BEIJING — China will allow special local government bonds to appropriately support small and medium-sized banks in replenishing capital, in the latest move to strengthen financial support for enterprises.
The country will focus on improving financial services offered to micro, small and medium-sized enterprises, according to a State Council executive meeting presided over by Premier Li Keqiang on Wednesday.

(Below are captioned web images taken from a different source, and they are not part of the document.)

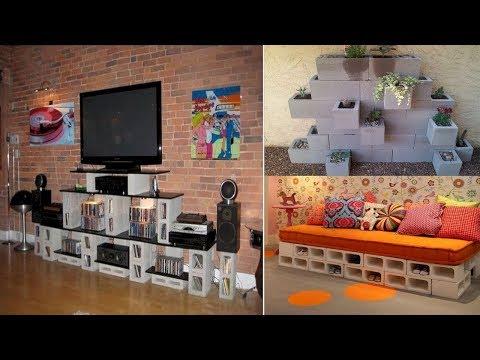 60+ Decorative Cinder Block Ideas | DIY Creative Uses of Concrete Blocks Garden, Home, Furniture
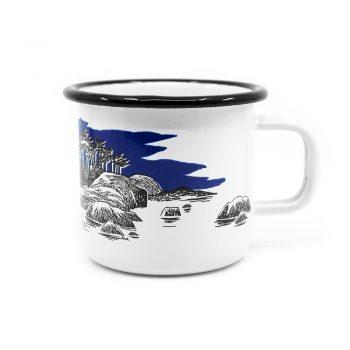 Moomin Mug Muurla Island dark blue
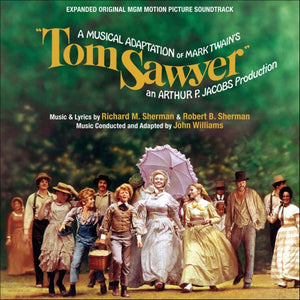 Tom Sawyer - 2CD Complete Score - Limited 1500 Copies - John Williams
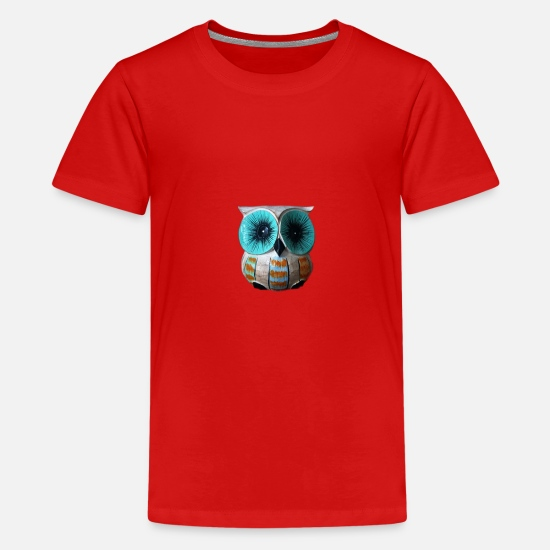 Nocturnal T-Shirts - Sweet owl - Teenage Premium T-Shirt red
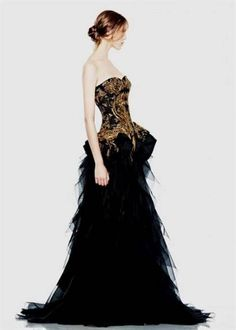 black wedding dress tumblr 2016 » OneBoard
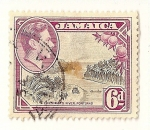 Sellos del Mundo : America : Jamaica : Rey Jorge VI y paisaje.  Portland, rio Priestman.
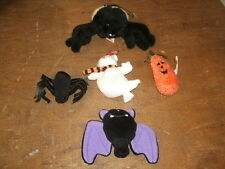 Lot of  Five Halloween Plush Figures Spiders (2) Bat Pumpkin (Ganz) Ghost (Ty)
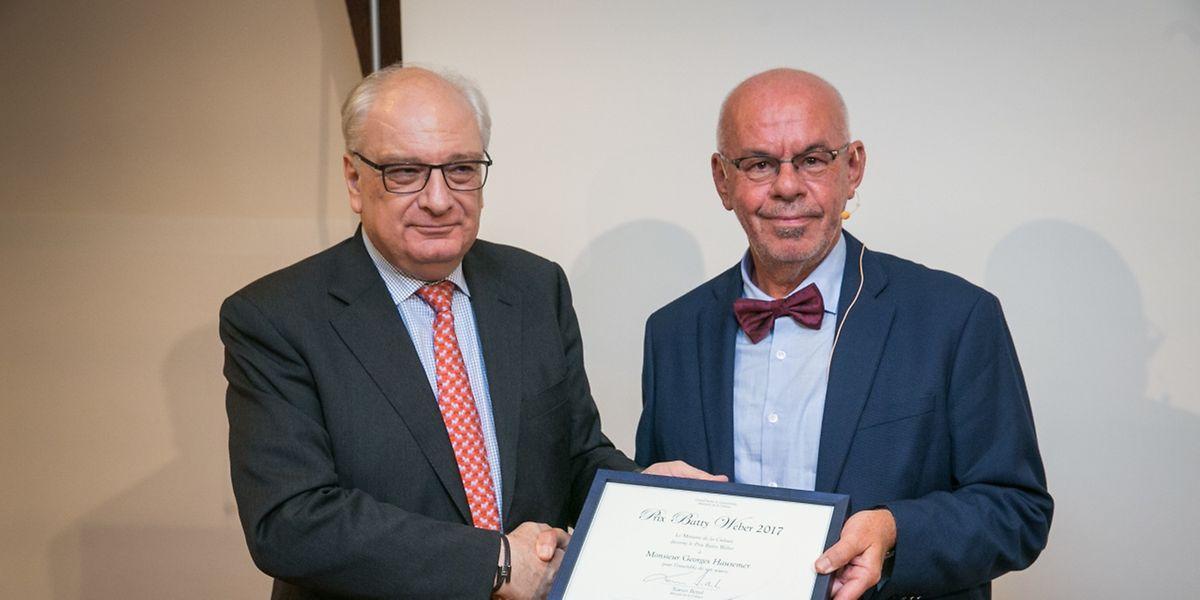 Hausemer erhielt den Preis von Staatssekretär Guy Arendt überreicht.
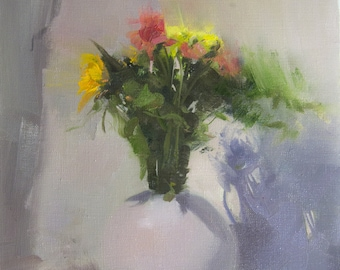 Oil Small Floral Painting, Colorful Flowers painting, Still Life Painting, Spring Wall Art Original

The meeting has decided to grant certain quota to local governments this year to explore new capital replenishment channels for the banks, including subscriptions for convertible bonds.
Accounting for 99 percent of Chinese banks, small and medium-sized banks recently faced mounting pressure in terms of lending capacity and capital consumption due to COVID-19 strains.
“It was a timely and important move for the country to innovate capital replenishment tools for small and medium-sized banks,” said Dong Ximiao, a researcher with the National Institution for Finance and Development.
It is also conducive to enhancing the willingness and ability of small and medium-sized banks to serve the real economy, especially micro, small and medium-sized enterprises and private firms, Dong noted.
The meeting urged local governments to give priority to supporting small and medium-sized banks that are capable of sustainable market-based operations.
In addition, local governments should supervise improvements to the banks’ internal control mechanisms and strengthen oversight when utilizing special local government bonds.